=== How to complete this task ===
The data below holds a line containing "Ashampoo Media Sync" and a line containing "白糖批发价格,白糖最新价格,今日白砂糖价格50kg一级白砂糖图片"; please quote exactly those two lines and every line between them, and nothing else.

=== Short descriptive text snippets ===
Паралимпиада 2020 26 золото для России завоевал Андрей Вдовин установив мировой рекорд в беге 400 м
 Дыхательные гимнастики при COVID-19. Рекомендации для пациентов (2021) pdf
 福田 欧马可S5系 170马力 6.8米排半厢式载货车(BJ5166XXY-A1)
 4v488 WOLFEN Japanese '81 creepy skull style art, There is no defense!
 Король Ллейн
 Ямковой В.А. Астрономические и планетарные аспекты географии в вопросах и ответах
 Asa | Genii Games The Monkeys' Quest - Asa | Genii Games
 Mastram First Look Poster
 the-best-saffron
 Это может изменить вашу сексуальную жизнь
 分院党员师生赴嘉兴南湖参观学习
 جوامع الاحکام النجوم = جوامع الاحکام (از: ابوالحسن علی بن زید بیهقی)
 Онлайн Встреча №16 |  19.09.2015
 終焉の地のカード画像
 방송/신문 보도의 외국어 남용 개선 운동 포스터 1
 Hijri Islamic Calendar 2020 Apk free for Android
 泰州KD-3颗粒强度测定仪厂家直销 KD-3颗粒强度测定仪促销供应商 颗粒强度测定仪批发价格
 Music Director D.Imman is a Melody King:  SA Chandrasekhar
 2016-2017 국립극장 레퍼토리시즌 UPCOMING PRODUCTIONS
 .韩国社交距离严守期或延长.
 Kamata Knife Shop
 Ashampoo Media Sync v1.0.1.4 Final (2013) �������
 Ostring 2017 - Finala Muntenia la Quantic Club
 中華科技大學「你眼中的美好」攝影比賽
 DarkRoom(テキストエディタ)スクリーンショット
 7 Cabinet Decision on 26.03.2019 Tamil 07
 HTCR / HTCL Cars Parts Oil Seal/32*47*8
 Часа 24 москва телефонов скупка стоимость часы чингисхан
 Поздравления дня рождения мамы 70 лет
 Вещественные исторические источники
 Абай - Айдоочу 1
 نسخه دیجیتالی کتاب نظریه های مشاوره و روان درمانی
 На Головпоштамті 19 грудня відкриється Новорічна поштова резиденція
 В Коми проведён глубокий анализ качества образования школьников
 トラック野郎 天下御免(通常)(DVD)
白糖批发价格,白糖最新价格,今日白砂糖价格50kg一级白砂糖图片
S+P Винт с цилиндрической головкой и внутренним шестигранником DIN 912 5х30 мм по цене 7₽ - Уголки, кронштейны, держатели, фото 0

=== Result of this task ===
 Ashampoo Media Sync v1.0.1.4 Final (2013) �������
 Ostring 2017 - Finala Muntenia la Quantic Club
 中華科技大學「你眼中的美好」攝影比賽
 DarkRoom(テキストエディタ)スクリーンショット
 7 Cabinet Decision on 26.03.2019 Tamil 07
 HTCR / HTCL Cars Parts Oil Seal/32*47*8
 Часа 24 москва телефонов скупка стоимость часы чингисхан
 Поздравления дня рождения мамы 70 лет
 Вещественные исторические источники
 Абай - Айдоочу 1
 نسخه دیجیتالی کتاب نظریه های مشاوره و روان درمانی
 На Головпоштамті 19 грудня відкриється Новорічна поштова резиденція
 В Коми проведён глубокий анализ качества образования школьников
 トラック野郎 天下御免(通常)(DVD)
白糖批发价格,白糖最新价格,今日白砂糖价格50kg一级白砂糖图片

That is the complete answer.